STATED GOAL 1 - Repeat the Elasticsearch aggregations text starting at "Approximately, there are" and ending at "sold in Germany.", swapping "Germany" for "France".

SOURCE DOCUMENT -
—————

Expected response from Elasticsearch:

The average unit price of an item is ~4.39.

image

Stats Aggregation: Compute the count, min, max, avg, sum in one go

Syntax:

GET Enter_name_of_the_index_here/_search
{
  "size": 0,
  "aggs": {
    "Name your aggregations here": {
      "stats": {
        "field": "Name the field you want to aggregate on here"
      }
    }
  }
}

Example:

GET ecommerce_data/_search
{
  "size": 0,
  "aggs": {
    "all_stats_unit_price": {
      "stats": {
        "field": "UnitPrice"
      }
    }
  }
}

Expected Response from Elasticsearch:

The stats aggregation will yield the values of count(the number of unit prices aggregation was performed on), min, max, avg, and sum(sum of all unit prices in the index).

image

Cardinality Aggregation

The cardinality aggregation computes the count of unique values for a given field.

Syntax:

GET Enter_name_of_the_index_here
{
  "size": 0,
  "aggs": {
    "Name your aggregations here": {
      "cardinality": {
        "field": "Name the field you want to aggregate on here"
      }
    }
  }
}

Example:

GET ecommerce_data/_search
{
  "size": 0,
  "aggs": {
    "number_unique_customers": {
      "cardinality": {
        "field": "CustomerID"
      }
    }
  }
}

Expected response from Elasticsearch:

Approximately, there are 4325 unique number of customers in our index.
image

Limiting the scope of an aggregation

In the previous examples, aggregations were performed on all documents in the ecommerce_data index. What if you want to run an aggregation on a subset of the documents?

For example, our index contains e-commerce data from multiple countries. Let's say you want to calculate the average unit price of items sold in Germany.

—————

INPUT FOR THIS TASK -
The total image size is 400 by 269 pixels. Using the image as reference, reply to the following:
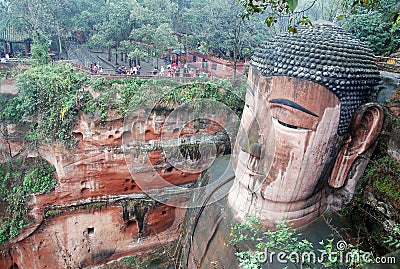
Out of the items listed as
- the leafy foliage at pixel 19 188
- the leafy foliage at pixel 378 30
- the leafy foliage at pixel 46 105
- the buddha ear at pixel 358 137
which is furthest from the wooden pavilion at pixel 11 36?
the buddha ear at pixel 358 137

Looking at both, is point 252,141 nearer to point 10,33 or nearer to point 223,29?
point 223,29

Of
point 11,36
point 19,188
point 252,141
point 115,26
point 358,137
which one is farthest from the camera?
point 11,36

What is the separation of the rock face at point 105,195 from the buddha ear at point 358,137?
510 centimetres

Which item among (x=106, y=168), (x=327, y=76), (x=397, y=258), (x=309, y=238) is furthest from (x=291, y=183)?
(x=106, y=168)

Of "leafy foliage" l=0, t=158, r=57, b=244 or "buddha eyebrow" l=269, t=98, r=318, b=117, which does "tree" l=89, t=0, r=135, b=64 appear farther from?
"buddha eyebrow" l=269, t=98, r=318, b=117

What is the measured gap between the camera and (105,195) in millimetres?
8945

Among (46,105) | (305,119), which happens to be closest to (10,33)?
(46,105)

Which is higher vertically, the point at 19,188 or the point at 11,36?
the point at 11,36

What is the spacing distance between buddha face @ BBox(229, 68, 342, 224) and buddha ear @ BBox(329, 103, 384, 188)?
5.7 inches

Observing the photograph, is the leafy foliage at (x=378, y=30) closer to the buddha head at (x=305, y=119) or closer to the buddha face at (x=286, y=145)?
the buddha head at (x=305, y=119)

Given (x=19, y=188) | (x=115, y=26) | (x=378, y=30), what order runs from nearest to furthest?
1. (x=378, y=30)
2. (x=19, y=188)
3. (x=115, y=26)

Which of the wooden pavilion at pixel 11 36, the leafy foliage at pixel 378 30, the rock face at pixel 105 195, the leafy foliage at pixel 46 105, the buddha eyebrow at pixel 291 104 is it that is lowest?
the rock face at pixel 105 195

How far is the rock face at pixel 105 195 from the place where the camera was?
8.48 metres

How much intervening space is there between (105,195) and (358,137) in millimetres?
7294
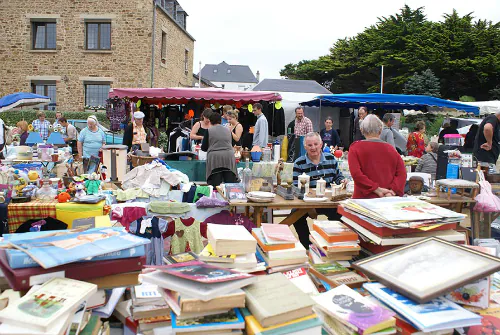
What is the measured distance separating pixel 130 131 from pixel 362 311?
19.8 ft

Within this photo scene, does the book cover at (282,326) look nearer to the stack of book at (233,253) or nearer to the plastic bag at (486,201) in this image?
the stack of book at (233,253)

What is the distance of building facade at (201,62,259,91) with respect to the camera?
65.3 metres

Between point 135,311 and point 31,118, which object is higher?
point 31,118

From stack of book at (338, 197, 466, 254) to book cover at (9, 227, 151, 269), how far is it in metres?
1.17

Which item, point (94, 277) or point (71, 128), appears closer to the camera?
point (94, 277)

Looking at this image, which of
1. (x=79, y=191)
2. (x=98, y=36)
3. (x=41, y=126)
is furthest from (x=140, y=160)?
(x=98, y=36)

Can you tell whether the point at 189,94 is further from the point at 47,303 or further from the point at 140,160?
the point at 47,303

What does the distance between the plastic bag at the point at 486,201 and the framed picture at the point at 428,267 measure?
2.75 meters

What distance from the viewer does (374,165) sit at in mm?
3432

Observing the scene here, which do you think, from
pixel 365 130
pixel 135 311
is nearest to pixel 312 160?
pixel 365 130

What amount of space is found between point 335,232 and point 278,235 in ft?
1.14

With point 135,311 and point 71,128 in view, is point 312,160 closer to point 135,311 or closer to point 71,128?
point 135,311

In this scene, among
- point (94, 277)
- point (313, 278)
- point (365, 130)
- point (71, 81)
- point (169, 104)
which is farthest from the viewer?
point (71, 81)

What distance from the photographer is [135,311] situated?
1723mm
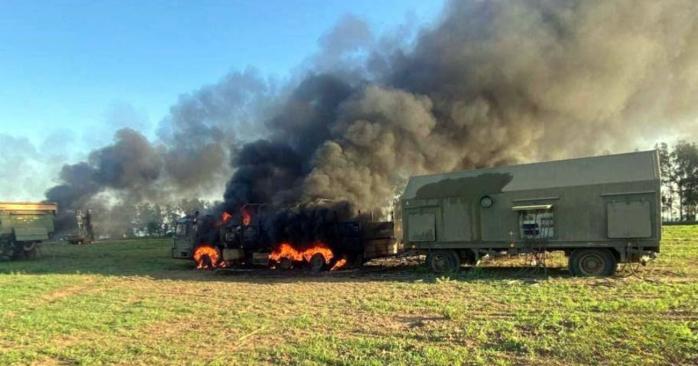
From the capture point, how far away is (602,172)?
16.2m

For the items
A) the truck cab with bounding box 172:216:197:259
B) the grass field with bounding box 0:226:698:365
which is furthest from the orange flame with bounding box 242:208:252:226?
the grass field with bounding box 0:226:698:365

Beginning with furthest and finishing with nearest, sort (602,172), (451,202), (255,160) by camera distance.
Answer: (255,160) → (451,202) → (602,172)

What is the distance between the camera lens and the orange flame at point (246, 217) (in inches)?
987

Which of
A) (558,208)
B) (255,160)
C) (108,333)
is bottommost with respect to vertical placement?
(108,333)

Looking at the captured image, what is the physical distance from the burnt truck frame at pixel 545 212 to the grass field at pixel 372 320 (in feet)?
3.13

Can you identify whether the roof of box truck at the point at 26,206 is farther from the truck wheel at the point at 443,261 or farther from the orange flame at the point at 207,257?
the truck wheel at the point at 443,261

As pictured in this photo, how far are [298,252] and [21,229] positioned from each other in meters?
21.1

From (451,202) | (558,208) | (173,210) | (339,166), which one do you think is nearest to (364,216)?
(339,166)

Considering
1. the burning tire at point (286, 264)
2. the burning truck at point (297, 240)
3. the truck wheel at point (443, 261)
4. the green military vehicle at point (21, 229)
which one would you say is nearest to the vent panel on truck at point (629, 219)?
the truck wheel at point (443, 261)

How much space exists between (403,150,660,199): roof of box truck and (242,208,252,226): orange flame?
885 cm

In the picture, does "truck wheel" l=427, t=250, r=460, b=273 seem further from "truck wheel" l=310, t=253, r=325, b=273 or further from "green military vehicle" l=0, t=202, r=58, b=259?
"green military vehicle" l=0, t=202, r=58, b=259

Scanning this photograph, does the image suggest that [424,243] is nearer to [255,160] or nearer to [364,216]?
[364,216]

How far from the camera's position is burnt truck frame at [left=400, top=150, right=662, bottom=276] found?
15570 mm

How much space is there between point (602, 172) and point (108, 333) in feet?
45.7
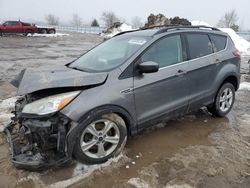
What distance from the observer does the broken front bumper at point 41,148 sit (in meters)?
2.84

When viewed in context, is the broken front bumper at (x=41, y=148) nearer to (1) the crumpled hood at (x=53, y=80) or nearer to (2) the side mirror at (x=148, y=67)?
(1) the crumpled hood at (x=53, y=80)

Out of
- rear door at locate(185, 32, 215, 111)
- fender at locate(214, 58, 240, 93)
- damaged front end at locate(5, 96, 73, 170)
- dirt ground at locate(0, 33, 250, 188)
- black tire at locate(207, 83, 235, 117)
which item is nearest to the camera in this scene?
damaged front end at locate(5, 96, 73, 170)

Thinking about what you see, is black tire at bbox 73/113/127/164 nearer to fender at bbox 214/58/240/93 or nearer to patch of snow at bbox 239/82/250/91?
fender at bbox 214/58/240/93

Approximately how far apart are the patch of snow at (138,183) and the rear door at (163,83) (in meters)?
0.83

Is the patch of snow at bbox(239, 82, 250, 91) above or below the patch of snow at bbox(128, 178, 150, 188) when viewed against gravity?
above

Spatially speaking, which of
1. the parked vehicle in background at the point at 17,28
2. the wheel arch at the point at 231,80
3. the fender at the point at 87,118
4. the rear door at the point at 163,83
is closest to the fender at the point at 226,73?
the wheel arch at the point at 231,80

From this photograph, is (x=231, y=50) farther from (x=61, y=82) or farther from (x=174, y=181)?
(x=61, y=82)

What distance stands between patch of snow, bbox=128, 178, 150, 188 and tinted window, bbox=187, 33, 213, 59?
86.4 inches

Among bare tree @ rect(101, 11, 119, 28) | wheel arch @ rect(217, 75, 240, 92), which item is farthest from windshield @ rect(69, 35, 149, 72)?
bare tree @ rect(101, 11, 119, 28)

—————

STATED GOAL 2 - Put the lines of the listing into a numbered list, starting at its first line and ending at the line containing "- the buddha ear at pixel 358 137". Skip blank lines and leave out the pictures.

EXPECTED OUTPUT 1 -
Approximately, there are 4325 unique number of customers in our index.
image

Limiting the scope of an aggregation

In the previous examples, aggregations were performed on all documents in the ecommerce_data index. What if you want to run an aggregation on a subset of the documents?

For example, our index contains e-commerce data from multiple countries. Let's say you want to calculate the average unit price of items sold in France.

EXPECTED OUTPUT 2 -
1. The total image size is 400 by 269 pixels. Using the image as reference, reply to the following:
2. Out of the items listed as
3. - the leafy foliage at pixel 19 188
4. - the leafy foliage at pixel 378 30
5. - the leafy foliage at pixel 46 105
6. - the buddha ear at pixel 358 137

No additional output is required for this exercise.